The Slot Machine Problem

One of the most interesting takeaways from our testing is what we call the “slot machine” effect. AI agents are inherently inconsistent — you can give the exact same prompt to the same model and get different results each time. There’s a randomness factor baked into how these models generate responses, which means your experience can vary wildly from someone else’s even on identical tasks.

This is why some community members reported great results with MiniMax while we were pulling our hair out. It’s not necessarily about skill — it’s about which “pull of the lever” you got. One practical tip from the Silicon Valley approach: run the same task multiple times and pick the best result. It sounds wasteful, but when AI is cheap enough, it’s actually more efficient than trying to get perfection on the first attempt.

Context Window: The Hidden Performance Killer

A community member named Note shared an important insight: MiniMax 2.5 works well with low context, but once you push past the 120K context window, performance drops dramatically — “like talking to ChatGPT 3.5,” as he put it. This is a critical factor that benchmarks don’t capture. In real agent use, context accumulates fast as your bot handles conversations, reads files, and processes tasks throughout the day. You often don’t even know how much context your bot is consuming, and the intelligence degradation is exponential.

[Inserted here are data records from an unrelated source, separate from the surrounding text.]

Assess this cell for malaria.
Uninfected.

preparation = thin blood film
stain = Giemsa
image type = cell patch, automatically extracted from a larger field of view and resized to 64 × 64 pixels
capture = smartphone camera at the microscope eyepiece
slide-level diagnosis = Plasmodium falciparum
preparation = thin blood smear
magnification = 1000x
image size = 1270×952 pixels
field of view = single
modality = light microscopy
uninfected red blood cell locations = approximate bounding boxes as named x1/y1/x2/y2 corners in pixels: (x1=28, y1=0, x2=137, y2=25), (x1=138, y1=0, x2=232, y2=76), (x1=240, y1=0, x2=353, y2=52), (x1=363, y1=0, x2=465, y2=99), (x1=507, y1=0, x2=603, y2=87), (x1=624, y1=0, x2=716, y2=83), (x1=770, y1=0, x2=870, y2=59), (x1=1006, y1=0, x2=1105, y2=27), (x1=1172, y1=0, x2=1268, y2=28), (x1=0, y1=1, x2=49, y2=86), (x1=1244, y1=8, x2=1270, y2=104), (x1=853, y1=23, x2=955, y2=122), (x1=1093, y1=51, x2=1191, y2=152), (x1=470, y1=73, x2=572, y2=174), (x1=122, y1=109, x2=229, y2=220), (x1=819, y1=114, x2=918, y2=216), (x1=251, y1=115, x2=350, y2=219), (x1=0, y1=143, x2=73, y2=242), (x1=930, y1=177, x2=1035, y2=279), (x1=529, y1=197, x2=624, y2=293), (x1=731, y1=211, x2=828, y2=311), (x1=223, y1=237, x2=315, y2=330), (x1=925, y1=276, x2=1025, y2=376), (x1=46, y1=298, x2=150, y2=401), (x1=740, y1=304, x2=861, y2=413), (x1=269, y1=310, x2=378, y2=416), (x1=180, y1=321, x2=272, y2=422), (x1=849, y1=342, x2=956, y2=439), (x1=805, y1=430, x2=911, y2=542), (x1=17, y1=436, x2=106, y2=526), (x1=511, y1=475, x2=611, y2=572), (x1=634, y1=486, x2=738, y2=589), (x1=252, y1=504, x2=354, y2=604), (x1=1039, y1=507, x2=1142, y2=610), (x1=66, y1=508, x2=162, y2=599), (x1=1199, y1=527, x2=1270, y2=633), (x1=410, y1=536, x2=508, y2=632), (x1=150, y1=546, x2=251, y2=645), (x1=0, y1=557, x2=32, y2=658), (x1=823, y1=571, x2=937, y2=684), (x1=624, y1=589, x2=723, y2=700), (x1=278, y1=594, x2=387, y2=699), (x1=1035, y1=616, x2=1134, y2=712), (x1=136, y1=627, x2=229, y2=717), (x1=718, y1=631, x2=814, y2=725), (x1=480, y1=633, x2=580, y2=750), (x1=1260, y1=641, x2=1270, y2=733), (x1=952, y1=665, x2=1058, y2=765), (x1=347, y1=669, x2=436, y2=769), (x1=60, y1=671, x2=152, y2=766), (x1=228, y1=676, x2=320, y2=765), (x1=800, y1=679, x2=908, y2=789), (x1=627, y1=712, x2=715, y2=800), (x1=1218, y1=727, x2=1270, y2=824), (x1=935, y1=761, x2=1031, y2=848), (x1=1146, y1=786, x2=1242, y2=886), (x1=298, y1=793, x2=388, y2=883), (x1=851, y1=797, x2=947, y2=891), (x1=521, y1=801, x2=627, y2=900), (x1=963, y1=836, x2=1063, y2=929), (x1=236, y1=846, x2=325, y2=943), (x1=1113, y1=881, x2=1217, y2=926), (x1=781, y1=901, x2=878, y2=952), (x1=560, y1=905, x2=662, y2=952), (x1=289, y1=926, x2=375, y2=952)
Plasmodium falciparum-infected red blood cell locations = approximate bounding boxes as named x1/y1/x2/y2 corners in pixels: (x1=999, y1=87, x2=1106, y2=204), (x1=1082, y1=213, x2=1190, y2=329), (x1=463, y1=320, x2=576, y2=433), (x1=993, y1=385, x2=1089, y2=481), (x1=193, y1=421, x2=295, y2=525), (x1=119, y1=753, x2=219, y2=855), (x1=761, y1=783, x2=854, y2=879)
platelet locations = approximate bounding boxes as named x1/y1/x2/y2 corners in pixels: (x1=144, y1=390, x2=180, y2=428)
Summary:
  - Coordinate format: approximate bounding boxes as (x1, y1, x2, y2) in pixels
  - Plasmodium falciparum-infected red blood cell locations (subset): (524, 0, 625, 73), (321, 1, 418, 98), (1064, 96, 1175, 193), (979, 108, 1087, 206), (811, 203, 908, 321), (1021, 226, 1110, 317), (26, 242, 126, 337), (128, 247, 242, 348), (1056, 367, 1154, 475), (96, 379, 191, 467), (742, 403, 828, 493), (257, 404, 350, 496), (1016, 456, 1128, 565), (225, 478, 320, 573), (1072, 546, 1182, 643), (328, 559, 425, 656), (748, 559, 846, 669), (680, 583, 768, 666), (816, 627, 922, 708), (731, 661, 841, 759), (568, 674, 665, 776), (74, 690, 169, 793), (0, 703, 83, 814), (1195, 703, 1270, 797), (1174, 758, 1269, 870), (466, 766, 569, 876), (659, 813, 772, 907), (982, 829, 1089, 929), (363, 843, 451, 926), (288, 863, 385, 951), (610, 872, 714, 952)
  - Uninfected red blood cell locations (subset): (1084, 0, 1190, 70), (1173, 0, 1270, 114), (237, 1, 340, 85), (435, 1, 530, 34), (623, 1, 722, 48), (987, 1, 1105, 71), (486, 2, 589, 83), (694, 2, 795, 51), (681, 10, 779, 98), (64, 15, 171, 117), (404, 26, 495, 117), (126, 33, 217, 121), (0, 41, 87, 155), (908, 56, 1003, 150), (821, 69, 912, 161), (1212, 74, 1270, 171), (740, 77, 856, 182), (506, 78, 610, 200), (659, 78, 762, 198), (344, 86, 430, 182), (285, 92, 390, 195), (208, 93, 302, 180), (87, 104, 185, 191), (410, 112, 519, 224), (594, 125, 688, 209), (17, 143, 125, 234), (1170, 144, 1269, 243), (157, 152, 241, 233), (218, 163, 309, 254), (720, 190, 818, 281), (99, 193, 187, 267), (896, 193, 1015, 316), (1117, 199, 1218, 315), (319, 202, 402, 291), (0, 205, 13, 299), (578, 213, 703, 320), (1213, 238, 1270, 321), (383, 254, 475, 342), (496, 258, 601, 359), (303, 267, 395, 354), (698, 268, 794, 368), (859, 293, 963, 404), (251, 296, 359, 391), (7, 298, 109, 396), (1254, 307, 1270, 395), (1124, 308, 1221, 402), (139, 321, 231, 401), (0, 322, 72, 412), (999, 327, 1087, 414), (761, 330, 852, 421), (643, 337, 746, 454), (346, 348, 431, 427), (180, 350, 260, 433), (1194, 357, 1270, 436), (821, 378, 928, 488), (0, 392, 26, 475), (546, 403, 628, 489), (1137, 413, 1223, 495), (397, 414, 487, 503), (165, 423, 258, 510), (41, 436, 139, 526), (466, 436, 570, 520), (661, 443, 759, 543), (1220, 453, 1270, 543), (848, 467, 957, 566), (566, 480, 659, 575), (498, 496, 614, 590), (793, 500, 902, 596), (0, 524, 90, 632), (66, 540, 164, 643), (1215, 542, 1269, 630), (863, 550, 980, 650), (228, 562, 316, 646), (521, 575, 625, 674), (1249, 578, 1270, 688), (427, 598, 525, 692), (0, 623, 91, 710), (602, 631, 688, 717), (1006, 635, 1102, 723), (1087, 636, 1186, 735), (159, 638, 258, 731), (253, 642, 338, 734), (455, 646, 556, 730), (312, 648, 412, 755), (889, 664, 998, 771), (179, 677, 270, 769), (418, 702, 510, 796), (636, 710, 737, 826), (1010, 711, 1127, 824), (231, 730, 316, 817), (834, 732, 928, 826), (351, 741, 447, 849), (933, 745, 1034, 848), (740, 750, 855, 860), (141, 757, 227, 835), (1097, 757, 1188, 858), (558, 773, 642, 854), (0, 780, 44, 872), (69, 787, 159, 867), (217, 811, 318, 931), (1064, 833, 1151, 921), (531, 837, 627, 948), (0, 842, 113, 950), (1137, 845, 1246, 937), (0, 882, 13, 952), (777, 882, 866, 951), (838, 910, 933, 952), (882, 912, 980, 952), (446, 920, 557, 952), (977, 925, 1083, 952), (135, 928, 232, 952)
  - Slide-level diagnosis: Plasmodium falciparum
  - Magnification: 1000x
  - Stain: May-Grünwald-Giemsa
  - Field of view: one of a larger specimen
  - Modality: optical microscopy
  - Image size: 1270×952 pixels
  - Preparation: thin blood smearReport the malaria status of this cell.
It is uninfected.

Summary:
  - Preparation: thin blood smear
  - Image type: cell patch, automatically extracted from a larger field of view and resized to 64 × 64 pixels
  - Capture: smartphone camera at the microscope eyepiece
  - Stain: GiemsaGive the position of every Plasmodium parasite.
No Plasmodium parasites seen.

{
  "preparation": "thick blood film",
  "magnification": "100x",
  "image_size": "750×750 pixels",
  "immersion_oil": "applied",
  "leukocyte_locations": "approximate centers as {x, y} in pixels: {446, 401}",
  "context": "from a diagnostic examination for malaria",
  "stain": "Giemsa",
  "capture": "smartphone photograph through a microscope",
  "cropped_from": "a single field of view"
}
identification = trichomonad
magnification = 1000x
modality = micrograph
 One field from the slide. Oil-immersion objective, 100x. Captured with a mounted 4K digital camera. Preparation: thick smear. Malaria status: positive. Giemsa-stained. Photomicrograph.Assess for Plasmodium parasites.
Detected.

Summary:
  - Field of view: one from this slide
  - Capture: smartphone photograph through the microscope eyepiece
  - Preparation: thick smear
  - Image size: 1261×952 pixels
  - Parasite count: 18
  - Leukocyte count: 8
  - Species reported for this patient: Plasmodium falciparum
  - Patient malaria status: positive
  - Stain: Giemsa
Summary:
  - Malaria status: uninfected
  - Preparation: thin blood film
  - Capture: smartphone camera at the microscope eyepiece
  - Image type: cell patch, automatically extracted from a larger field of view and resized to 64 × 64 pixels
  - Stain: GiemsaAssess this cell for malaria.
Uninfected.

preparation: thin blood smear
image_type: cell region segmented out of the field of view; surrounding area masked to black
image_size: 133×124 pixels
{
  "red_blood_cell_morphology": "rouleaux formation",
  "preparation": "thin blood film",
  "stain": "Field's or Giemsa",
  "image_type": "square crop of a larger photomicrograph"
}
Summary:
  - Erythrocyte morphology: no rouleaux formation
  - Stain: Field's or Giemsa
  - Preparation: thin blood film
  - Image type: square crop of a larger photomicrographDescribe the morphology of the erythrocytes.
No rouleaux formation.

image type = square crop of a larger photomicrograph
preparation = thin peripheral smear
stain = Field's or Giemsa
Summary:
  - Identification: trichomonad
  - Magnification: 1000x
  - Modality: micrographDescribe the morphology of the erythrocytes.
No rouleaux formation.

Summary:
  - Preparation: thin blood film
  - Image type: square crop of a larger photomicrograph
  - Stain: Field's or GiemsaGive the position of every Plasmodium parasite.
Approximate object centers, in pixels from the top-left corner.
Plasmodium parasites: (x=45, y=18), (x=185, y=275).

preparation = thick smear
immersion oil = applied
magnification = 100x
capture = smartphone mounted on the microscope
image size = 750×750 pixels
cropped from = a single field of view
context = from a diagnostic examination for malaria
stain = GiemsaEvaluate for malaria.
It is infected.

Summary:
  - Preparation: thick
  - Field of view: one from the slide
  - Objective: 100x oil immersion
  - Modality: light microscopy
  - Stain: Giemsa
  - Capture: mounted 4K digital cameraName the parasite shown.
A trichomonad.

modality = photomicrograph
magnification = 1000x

This likely explains a lot of the inconsistency we experienced. Early in a session, MiniMax might perform admirably. But as context builds up over hours of use, the quality cliff is steep and sudden.

The Verdict: 60-70%, Not 95%

After weeks of daily use, our gut feeling is that MiniMax 2.5 delivers about 60-70% of what Claude Opus can do — not the 95% claimed in benchmarks. That gap matters enormously when you’re relying on an AI agent for real daily tasks like briefings, research, and automation.

Is Opus worth the premium? If you need reliability and proactive intelligence for mission-critical workflows, absolutely. If you’re experimenting, learning, or running lighter tasks, MiniMax at $20/month is still a solid entry point — just temper your expectations and be prepared to re-run tasks when results aren’t right.

We’re going to keep testing and tuning MiniMax to see if better prompt engineering can close that gap. The model has potential, and the price point is hard to ignore. But for now, when it comes to daily AI agent work in OpenClaw, you really do get what you pay for.